Monday, October 29, 2012

Just Another Normal Last Day

 And in one moment you understand that here comes a day. This one when you chase the stars and you want to stop this moment, want to keep this silence so the thoughts will never come. And the feeling will never come, to pass, to keep, to shout, to stand by you to say loud- it's final now.

The last words you've said to me were 'Jamais plus' and it let me know that it'd been the last time we ever spoke. Mortality is a tight deadline for those who love.

I remember back then I was thirteen and I told you I wanted to be an author. You told me that authors always live twice. Because the time is not enough. You will never read my novel and you will never see it published, because as you said, the time is never enough. 
It's finishing here. In the rainy day on another Monday, I am armed with an empty heart and a dynamite ready to explode, and I'm not tlking to anyone and I'm looking for a spirit who's telling me 'lo siento'. And I've been waiting for a final which passed me unnoticed, and being waiting for all of these months I've got to tell you: You surprised me.
One of interetsing creative writing workshops I took part some while ago advised me to never start a story with a quotation. Ironically, I do this on and on since I remember. And most of my readers don't mind even if I shoot my knee with messing with rules. And apparently sometimes they read even if Monkey Seduction suddenly disappears. And as I promised it was supposed to be an article anbout Goethe, but at the meantime something happened. I lost my grandfather.
 This was all I wrote since last Monday as there is nothing as killing for an inspiration as a bleaching distress. It's better to write down, in that moment when you can hear to shout and feel the silence. Persistently. Later on you no longer have a possibility.

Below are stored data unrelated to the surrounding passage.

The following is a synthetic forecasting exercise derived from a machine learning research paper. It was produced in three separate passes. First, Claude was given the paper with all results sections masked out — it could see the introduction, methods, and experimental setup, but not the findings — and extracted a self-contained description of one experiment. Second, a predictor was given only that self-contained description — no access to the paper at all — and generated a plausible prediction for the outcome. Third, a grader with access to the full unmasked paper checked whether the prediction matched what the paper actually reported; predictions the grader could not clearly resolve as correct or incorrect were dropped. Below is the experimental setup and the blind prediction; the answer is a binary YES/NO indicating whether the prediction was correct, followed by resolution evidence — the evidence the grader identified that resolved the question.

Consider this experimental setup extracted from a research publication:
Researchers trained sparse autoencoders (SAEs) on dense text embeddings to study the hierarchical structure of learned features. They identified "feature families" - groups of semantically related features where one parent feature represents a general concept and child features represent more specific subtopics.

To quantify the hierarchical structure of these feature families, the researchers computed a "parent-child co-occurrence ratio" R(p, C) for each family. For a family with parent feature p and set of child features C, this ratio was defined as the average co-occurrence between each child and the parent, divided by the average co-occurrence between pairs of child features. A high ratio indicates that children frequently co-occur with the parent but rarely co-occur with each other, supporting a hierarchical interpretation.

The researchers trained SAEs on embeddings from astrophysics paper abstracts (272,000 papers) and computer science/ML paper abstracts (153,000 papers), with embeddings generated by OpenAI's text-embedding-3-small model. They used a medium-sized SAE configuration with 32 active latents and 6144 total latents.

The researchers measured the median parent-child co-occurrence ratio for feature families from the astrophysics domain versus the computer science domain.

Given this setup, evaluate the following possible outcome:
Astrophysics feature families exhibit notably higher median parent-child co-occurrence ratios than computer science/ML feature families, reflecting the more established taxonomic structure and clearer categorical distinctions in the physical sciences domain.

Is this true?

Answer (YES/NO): YES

  He was an exceptional man. Not necessarily recalling one of British comedies, but I know he would laugh if he heard that. His life was marked by a twist of the Great History, the way Kundera would be happy to hear about. He was born in Sankt Petersburg in 1916, which already makes his life at least remarkable. As his funeral note says: 'a nobleman, a theoretic of agriculture, a soldier, a co-founder of a club of catholic inteligence in Opole, author of cogitative stories, member of Human Rights Defence, 'Amicus Veriratis' from 'Reviews' (newspaper), jailed during the state of war, and a gentleman- in hundred percent.' For me, a man in a hat, furry coat in winter, with a rose in his buttonhole, The author of mesmerising stories about his life in Africa, with such hard language of narration that nobody aged minus 60 was able to understand. 
A strawberry cake for summer, every year I was finishing the school. The walks in the park around the palace, and swans, gone with one winter forever. And the first time I told you I wanted to be a writer. Just like you.